"Documenting the undocumented"
Keywords: documentation, moving image, photogrammetry, memory, architecture, evidence
A morning in February 1981, at approximately 7am my father was forced to flee from his home in Syria. Army Officials arrived in the early hours with intent to arrest him for the political opinions he voiced at his university. He was 18 at the time. This event went undocumented and the story of my father’s escape through the back wall of his home, is relayed in his living room in London.
Visualising the past has often been an aural experience that is shared via word of mouth and passed on through recordings. My father’s experience was a deeply spatial one, and it was apparent that his process of recollection was made possible through the recalling of his exact location; when each moment occurred - from the micro-scale of climbing over a garden wall in order to escape his house, to the confines of the interior of a coach on a 6 hour bus journey to Lebanon.
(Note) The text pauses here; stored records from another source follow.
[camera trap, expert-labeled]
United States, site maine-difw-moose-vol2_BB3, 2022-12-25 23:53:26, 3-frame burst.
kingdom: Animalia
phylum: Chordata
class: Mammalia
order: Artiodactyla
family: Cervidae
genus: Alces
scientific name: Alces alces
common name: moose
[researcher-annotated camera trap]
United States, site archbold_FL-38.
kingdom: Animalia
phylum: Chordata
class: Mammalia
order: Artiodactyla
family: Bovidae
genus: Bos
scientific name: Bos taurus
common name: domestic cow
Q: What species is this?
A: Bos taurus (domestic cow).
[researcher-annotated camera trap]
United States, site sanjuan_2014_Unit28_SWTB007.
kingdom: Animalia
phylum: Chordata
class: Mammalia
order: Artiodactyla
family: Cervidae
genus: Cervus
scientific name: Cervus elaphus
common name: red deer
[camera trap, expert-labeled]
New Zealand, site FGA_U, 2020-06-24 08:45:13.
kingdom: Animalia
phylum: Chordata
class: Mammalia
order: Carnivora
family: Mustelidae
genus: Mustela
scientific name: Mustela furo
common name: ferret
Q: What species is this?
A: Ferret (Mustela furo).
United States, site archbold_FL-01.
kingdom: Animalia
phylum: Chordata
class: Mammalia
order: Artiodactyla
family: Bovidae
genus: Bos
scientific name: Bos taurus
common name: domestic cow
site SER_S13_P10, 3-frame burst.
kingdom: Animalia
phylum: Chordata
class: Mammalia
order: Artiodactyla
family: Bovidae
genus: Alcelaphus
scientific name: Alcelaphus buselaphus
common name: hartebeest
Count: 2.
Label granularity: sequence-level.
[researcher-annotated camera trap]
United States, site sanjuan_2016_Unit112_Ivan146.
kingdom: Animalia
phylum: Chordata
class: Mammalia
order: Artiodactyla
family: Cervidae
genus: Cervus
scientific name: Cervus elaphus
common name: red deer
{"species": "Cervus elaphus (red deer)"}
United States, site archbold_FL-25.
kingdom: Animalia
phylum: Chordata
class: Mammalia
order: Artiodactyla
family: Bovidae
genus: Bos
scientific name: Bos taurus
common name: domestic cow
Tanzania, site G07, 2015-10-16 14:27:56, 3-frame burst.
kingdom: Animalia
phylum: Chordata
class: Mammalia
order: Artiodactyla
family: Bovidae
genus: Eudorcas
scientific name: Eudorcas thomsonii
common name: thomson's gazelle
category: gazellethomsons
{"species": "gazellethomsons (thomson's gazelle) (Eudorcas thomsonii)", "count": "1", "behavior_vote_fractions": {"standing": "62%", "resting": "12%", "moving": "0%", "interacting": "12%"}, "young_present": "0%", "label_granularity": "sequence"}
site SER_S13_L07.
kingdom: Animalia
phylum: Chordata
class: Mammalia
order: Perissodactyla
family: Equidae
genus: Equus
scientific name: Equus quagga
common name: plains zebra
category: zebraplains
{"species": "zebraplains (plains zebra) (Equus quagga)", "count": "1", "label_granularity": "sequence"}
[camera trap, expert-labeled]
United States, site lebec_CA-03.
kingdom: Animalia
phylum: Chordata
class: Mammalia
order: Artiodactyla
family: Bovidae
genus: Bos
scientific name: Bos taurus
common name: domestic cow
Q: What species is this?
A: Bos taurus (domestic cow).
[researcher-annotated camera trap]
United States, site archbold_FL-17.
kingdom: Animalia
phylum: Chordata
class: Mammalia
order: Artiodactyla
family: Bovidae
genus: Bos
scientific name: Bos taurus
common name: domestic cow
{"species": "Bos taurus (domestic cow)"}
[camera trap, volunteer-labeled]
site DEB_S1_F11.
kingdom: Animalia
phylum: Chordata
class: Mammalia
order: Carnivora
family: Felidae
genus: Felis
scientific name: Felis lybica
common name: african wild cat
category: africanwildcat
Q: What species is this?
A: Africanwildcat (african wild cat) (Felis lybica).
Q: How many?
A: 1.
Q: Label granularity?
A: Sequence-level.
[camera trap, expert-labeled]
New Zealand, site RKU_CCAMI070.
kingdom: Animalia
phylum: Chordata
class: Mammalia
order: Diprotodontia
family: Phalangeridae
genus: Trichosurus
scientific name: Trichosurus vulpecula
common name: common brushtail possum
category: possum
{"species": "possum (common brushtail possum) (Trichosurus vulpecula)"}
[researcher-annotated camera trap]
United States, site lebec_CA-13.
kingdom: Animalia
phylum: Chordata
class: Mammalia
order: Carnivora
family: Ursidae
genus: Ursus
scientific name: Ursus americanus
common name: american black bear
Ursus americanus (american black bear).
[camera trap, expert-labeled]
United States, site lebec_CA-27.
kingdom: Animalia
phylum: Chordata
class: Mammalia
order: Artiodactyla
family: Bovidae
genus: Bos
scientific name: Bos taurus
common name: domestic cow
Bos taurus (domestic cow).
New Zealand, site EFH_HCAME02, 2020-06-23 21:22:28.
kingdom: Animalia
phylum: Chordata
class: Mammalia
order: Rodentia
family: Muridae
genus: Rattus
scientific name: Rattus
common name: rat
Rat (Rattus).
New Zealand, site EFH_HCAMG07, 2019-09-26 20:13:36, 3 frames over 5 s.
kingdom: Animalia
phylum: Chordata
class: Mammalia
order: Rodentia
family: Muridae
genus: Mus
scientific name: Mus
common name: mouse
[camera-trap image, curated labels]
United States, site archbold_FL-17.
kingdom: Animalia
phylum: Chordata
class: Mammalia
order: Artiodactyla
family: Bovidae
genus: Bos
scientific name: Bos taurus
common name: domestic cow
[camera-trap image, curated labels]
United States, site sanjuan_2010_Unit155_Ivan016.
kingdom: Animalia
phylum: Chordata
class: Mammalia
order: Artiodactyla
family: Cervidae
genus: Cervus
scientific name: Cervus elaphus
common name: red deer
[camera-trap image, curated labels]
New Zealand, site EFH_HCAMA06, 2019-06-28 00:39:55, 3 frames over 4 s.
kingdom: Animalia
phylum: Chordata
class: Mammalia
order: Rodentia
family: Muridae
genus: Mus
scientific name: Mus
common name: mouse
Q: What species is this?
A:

As this story has been told countless times in our family home’s living room, it is critical that I document the space in which it has been told, as whilst my dad narrated the story, for the purpose of this project, he was referencing the surrounding area to give an idea of scale and distance of the area of the home he fled from. For this reason, I hope to overlay the drawing of my father’s home in Syria, with my living room in London, as these two spaces now feel interconnected through the cross-references that have been made via my father’s narration
I aim to visually recreate this event through processes of guided, architecturally and media aided memory recollection, based on my father’s account, as well as transmitted testimonies from my siblings and immediate family members. I would like to explore the processes of visualising oral history, in order to record, preserve and accurately interpret my father’s ‘storytelling’ recollections, his words and his critical interpretation of what occurred on February 1981.